(Saved entries)
************

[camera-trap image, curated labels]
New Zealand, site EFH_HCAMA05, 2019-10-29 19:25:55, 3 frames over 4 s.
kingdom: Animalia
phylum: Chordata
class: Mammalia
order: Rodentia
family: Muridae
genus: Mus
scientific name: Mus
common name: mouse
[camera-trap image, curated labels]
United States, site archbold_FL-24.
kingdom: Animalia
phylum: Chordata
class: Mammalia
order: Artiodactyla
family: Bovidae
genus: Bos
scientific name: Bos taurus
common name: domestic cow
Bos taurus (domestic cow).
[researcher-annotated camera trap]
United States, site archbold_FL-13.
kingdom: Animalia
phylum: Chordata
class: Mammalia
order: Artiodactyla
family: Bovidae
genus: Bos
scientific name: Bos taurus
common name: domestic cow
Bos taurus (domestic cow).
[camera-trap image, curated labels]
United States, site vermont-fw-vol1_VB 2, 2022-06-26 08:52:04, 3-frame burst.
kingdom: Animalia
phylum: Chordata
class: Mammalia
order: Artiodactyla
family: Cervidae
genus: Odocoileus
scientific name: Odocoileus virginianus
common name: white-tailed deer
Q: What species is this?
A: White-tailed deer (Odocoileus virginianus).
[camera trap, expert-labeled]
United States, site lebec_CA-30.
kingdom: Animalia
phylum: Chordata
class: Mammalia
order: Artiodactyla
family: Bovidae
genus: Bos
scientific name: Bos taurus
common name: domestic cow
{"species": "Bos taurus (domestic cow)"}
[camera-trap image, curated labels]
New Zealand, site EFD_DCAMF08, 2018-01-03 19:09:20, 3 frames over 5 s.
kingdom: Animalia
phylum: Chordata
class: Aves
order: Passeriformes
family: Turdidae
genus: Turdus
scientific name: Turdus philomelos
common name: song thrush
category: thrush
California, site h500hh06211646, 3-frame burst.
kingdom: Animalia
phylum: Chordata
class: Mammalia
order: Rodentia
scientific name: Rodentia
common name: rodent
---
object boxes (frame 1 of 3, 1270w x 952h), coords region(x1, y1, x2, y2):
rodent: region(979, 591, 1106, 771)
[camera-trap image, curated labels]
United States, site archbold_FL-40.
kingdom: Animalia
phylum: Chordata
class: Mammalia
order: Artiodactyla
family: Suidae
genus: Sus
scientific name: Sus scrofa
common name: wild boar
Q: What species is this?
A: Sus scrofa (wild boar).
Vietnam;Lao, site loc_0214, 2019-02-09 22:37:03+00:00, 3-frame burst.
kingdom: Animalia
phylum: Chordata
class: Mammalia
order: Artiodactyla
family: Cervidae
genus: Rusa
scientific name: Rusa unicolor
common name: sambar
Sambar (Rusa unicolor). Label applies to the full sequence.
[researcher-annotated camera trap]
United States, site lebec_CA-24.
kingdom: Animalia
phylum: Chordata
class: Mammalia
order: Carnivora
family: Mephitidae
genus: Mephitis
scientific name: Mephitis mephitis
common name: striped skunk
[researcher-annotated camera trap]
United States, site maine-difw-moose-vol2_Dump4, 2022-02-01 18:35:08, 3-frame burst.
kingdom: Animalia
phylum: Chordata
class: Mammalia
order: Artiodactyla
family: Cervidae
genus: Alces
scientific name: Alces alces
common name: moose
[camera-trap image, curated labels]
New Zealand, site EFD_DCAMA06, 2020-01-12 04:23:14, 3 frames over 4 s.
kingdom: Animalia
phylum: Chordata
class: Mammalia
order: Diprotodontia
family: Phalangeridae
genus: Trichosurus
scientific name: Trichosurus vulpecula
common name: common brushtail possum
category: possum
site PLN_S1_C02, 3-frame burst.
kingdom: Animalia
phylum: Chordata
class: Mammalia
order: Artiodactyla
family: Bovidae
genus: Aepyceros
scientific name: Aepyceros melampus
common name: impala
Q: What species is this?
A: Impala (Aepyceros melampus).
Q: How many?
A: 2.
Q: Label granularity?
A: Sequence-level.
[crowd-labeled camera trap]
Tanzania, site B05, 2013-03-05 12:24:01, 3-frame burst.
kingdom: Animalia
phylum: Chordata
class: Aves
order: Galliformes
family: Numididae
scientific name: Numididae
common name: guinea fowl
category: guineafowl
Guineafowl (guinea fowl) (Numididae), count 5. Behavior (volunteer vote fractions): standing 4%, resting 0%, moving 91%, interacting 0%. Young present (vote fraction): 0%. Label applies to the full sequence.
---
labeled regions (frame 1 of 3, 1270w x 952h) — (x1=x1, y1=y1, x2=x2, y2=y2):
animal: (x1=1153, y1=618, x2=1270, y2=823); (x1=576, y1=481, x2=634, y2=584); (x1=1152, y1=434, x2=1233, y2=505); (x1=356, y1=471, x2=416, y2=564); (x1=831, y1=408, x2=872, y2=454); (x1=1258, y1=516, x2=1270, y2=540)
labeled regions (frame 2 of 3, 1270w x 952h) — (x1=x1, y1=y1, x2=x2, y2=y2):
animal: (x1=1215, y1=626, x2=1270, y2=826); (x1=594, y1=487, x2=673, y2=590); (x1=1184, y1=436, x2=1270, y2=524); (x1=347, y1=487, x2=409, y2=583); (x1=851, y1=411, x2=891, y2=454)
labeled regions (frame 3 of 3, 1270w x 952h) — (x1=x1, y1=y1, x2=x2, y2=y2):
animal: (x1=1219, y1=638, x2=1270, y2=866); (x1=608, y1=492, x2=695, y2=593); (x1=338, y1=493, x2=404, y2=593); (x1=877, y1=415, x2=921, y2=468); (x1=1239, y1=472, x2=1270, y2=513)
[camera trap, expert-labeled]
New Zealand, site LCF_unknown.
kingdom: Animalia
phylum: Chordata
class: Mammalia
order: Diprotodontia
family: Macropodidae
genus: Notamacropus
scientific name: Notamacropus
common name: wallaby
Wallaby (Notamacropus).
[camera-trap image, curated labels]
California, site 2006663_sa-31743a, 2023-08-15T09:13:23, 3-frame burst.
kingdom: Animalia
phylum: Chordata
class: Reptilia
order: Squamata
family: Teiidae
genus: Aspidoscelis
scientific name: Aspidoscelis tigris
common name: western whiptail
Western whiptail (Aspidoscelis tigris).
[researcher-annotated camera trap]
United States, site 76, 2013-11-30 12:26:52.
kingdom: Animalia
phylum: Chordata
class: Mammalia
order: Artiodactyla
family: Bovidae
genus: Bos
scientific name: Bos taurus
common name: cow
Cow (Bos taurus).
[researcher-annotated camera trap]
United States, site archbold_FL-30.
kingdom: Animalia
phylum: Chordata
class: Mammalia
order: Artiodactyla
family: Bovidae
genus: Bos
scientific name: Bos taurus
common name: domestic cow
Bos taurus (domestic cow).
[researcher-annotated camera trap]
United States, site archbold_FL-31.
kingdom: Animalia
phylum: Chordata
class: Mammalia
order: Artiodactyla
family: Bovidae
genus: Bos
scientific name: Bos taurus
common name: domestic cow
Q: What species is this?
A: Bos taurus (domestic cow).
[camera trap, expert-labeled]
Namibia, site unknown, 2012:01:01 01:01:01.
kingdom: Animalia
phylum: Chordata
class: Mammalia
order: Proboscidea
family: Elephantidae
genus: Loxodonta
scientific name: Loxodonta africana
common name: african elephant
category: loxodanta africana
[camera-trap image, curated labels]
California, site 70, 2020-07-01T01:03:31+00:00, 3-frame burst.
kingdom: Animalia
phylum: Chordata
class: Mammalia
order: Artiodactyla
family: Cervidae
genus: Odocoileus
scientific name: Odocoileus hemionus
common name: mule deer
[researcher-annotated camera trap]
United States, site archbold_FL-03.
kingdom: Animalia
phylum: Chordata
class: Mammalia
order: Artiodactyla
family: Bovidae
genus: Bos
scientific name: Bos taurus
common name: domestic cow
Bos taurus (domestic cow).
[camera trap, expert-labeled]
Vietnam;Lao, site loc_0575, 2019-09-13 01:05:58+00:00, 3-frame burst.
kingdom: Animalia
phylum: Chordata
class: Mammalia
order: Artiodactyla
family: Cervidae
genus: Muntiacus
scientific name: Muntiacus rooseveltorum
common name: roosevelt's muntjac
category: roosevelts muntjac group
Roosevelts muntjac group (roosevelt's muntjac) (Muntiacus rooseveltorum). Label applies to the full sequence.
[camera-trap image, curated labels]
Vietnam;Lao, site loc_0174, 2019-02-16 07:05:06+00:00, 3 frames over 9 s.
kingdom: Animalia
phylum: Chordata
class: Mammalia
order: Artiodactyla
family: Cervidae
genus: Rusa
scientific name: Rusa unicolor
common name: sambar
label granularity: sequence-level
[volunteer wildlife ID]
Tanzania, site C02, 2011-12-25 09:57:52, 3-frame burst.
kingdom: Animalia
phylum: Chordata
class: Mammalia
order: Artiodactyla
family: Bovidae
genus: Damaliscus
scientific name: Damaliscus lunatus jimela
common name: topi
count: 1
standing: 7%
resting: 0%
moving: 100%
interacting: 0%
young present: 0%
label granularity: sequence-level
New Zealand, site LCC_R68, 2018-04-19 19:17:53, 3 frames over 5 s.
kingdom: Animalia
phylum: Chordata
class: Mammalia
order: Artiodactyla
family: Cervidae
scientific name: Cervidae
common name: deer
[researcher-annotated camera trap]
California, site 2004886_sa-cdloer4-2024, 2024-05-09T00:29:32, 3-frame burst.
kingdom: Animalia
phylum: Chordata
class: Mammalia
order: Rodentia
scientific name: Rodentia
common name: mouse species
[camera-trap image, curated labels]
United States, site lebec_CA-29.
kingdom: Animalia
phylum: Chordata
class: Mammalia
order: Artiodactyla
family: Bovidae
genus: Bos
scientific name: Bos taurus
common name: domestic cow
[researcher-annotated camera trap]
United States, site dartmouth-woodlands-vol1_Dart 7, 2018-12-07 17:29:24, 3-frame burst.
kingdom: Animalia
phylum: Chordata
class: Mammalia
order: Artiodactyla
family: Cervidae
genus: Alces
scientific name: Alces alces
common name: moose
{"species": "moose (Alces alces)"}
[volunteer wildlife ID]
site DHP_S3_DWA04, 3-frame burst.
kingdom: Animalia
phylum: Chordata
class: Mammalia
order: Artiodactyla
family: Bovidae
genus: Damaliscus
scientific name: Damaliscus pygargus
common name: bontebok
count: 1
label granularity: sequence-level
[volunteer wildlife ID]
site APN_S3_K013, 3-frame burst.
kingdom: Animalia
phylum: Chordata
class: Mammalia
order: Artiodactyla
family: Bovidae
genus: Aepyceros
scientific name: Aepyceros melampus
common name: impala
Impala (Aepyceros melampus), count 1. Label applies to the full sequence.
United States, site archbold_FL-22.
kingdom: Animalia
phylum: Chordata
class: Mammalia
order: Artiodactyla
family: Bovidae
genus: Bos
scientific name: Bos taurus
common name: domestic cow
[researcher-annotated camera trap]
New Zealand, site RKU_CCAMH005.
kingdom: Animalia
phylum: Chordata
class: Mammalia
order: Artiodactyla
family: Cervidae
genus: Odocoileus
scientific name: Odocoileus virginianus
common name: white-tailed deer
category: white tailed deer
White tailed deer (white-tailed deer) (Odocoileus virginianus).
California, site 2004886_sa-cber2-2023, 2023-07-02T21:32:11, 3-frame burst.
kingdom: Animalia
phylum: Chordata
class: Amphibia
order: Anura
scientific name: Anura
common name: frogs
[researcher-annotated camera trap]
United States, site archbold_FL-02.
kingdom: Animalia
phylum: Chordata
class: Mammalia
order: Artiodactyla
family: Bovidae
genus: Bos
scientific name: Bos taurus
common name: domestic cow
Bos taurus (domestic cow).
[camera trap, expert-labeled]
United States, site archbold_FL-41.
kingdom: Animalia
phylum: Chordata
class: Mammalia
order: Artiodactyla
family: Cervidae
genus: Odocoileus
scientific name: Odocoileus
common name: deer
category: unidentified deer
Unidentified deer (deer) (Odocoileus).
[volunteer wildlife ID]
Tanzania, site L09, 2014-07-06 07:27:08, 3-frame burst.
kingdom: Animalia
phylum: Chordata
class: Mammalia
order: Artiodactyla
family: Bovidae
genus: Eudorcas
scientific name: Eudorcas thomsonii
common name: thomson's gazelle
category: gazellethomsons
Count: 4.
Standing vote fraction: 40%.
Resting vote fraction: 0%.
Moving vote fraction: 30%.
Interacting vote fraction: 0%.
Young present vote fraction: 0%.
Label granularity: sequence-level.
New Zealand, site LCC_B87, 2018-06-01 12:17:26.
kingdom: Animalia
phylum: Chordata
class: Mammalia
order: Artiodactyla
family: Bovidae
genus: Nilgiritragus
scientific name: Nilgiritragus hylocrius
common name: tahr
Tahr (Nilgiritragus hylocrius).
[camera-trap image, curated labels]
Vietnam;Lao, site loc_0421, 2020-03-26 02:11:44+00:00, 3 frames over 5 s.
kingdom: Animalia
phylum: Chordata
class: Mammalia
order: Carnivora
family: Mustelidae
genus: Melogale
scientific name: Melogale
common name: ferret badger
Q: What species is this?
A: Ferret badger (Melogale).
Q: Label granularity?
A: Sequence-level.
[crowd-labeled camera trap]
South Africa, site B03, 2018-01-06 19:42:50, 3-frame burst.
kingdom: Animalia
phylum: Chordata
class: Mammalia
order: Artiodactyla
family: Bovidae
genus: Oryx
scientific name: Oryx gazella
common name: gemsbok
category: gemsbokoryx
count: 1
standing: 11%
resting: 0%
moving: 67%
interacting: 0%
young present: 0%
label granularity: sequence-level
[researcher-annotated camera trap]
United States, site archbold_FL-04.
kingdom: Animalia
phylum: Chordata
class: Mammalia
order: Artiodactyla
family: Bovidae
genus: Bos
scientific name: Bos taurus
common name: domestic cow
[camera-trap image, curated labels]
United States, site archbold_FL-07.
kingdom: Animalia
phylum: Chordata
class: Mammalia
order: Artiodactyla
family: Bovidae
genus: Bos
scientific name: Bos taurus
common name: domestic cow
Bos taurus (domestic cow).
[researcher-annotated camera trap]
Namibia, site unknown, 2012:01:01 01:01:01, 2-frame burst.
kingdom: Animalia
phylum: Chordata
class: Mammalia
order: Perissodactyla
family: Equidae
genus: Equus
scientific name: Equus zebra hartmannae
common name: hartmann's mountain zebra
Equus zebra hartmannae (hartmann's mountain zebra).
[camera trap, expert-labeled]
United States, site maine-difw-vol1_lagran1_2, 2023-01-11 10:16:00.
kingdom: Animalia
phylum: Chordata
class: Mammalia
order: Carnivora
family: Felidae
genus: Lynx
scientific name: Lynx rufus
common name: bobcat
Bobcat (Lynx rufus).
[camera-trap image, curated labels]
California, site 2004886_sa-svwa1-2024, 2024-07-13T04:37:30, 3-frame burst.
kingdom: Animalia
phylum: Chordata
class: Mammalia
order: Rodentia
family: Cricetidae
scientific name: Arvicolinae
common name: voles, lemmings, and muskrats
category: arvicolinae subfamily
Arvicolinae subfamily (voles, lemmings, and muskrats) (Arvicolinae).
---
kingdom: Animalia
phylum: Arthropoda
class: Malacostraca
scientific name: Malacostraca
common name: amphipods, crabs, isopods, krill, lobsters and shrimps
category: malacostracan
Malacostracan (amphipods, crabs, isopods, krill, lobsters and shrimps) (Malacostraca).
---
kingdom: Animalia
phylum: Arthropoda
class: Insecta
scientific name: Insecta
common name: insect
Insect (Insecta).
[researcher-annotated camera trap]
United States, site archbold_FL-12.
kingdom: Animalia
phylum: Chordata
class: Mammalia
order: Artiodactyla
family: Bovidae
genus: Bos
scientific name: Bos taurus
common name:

************

Requirement>
Copy, from the data above, every line where the word "Tanzania" appears.

Exercise response>
Tanzania, site B05, 2013-03-05 12:24:01, 3-frame burst.
Tanzania, site C02, 2011-12-25 09:57:52, 3-frame burst.
Tanzania, site L09, 2014-07-06 07:27:08, 3-frame burst.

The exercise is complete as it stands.